Wiele się działo u nas we wrześniu. Rozpoczęliśmy rok szkolny, co dla jednych było źródłem radości, a dla innych nostalgii za minionymi wakacjami. I nie dziwne, bo nasz obóz ogniskowy w Sopotni Wielkiej był fantastyczny.
Przez wiele dni oglądaliśmy zdjęcia i wspominaliśmy wycieczki w góry: na Halę Boraczą, wjazd kolejką linową na Szyndzielnię i przejście do schroniska Klimczok, wejście na Rysiankę. Nasze dwa całodniowe wypady do Energylandii to źródła radosnych, ale też ekstremalnych przeżyć. Korzystaliśmy ze wszystkich urządzeń, oglądaliśmy popisy kaskaderów i delektowaliśmy się przepysznymi lodami.

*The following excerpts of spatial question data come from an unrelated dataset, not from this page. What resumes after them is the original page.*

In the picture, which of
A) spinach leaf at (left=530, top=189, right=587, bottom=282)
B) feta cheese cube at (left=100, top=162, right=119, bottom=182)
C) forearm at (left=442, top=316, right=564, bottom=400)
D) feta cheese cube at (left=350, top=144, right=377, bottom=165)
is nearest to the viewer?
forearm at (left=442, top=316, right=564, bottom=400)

Nie zabrakło też atrakcji w samej Sopotni, wspólne gry i zabawy, robienie koralików, bransoletek, samolotów…. Nie sposób wymienić wszystkiego. Bawiliśmy się świetnie i mamy dobre wspomnienia. Ale przyszedł czas nauki i innych działań.
Na początku miesiąca uczestniczyliśmy w pikniku organizowanym przez Urząd Dzielnicy Bielany „Żegnaj lato na Bielanach”. Tam prowadziliśmy stoisko plastyczne: robiliśmy kolorowe zakładki i obrazki metodą kulingu. Korzystaliśmy z zabaw i urządzeń przy innych stoiskach. Na pikniku, na wielkiej scenie dał występ nasz zespół Prink Girls pod kierunkiem Cioci Ewy. Występ Zespołu był bardzo udany, co widać było po reakcjach publiczności, która głośno klaskała, tańczyła i wiwatowała.

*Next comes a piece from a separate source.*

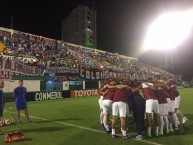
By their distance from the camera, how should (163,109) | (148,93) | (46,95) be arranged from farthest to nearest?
(46,95)
(163,109)
(148,93)

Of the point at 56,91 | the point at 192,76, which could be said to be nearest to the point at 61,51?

We wrześniu rozpoczęliśmy też warsztaty „Słowo i obraz” w Klubie Mieszkańców „Piaski” i zajęcia ceramiki w Młodzieżowym Domu Kultury. „Słowo i obraz” to zajęcia prowadzone przez p. Agatę z Fundacji Sztuka Ciała, na których wcielamy się w postacie bohaterów książek, przeżywamy ich przygody. Po przeczytaniu fragmentów książki, szykujemy stroje i scenografię, wycinamy, malujemy, kleimy, a na koniec gramy wymyślone przez nas scenki, mamy okazję do fantazjowania i swobodnej interpretacji. Na zajęciach ceramicznych, pod okiem p. Janka, pracujemy z gliną i robimy z niej najróżniejsze cuda. Ćwiczymy małą motorykę, rozwijamy wyobraźnię i kreatywność, wyciszamy się i uspokajamy. Ochoczo uczęszczamy na te zajęcia.

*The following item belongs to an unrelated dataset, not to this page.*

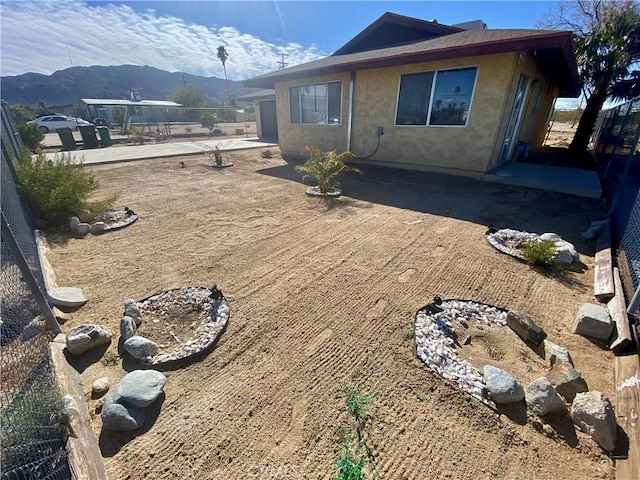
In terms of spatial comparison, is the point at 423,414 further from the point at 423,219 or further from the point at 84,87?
the point at 84,87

Pod koniec miesiąca braliśmy udział w międzyogniskowym pikniku „Good Bye Lato”. Przyjechały wszystkie Ogniska i każde przygotowało jakąś wakacyjną zabawę. Przy naszym stoisku robiliśmy baloniadę. To świetna zabawa polegająca na przerzucaniu balonów wypełnionych wodą i łapaniu ich na koc lub ręcznik. Śmiechu było co niemiara, a ponieważ pogoda dopisała, nikt się nie martwił, kiedy balony pękały i woda chlapała na wszystkie strony.
W dobrych nastrojach wkroczyliśmy w czas jesieni.